> [WHAT YOU ARE ASKED TO DO]:
Copy out every record below, word for word.

> [INPUT]:
------------------------------------------------------------

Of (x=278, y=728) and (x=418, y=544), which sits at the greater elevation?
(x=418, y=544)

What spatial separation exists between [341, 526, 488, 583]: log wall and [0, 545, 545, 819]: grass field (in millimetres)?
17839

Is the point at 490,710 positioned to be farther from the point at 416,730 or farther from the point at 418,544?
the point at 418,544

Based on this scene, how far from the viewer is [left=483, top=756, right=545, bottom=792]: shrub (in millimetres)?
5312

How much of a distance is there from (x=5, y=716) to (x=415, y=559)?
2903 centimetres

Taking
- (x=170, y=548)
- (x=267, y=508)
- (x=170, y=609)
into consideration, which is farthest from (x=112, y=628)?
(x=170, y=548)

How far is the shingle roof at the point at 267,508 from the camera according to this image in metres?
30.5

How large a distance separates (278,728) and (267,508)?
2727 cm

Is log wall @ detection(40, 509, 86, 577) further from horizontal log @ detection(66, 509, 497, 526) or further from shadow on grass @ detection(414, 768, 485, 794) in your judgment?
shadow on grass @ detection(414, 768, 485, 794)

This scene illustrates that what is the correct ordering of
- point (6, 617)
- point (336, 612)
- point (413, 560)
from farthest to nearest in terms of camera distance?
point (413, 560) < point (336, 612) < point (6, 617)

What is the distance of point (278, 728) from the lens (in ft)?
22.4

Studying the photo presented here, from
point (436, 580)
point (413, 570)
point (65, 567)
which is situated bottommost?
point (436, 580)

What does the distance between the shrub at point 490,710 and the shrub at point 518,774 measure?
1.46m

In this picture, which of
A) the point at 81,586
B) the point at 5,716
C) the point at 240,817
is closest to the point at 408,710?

------------------------------------------------------------

> [RESULT]:
Of (x=278, y=728) and (x=418, y=544), which sits at the greater elevation?
(x=418, y=544)

What spatial separation exists between [341, 526, 488, 583]: log wall and [0, 545, 545, 819]: grass field (in millimetres)?
17839

Is the point at 490,710 positioned to be farther from the point at 416,730 or farther from the point at 418,544?
the point at 418,544

Based on this scene, how far from the viewer is [left=483, top=756, right=545, bottom=792]: shrub (in millimetres)?
5312

How much of a distance is there from (x=5, y=716) to (x=415, y=559)?
2903 centimetres

Taking
- (x=170, y=548)
- (x=267, y=508)
- (x=170, y=609)
into consideration, which is farthest from (x=112, y=628)?
(x=170, y=548)

How far is the shingle roof at the point at 267,508 from the camera according to this image in metres?
30.5

How large a distance separates (278,728) and (267,508)?
2727 cm

Is log wall @ detection(40, 509, 86, 577) further from horizontal log @ detection(66, 509, 497, 526) or further from shadow on grass @ detection(414, 768, 485, 794) in your judgment?
shadow on grass @ detection(414, 768, 485, 794)

This scene illustrates that what is the correct ordering of
- point (6, 617)
- point (336, 612)
- point (413, 560)
from farthest to nearest in terms of camera distance?
point (413, 560) < point (336, 612) < point (6, 617)

What is the distance of point (278, 728) from the lens (in ft)?
22.4

Studying the photo presented here, from
point (436, 580)
point (413, 570)
point (65, 567)
which is situated bottommost?
point (436, 580)

What does the distance between the shrub at point 490,710 and the shrub at point 518,774 measure?
1.46m

In this picture, which of
A) the point at 81,586
B) the point at 5,716
C) the point at 240,817
is closest to the point at 408,710?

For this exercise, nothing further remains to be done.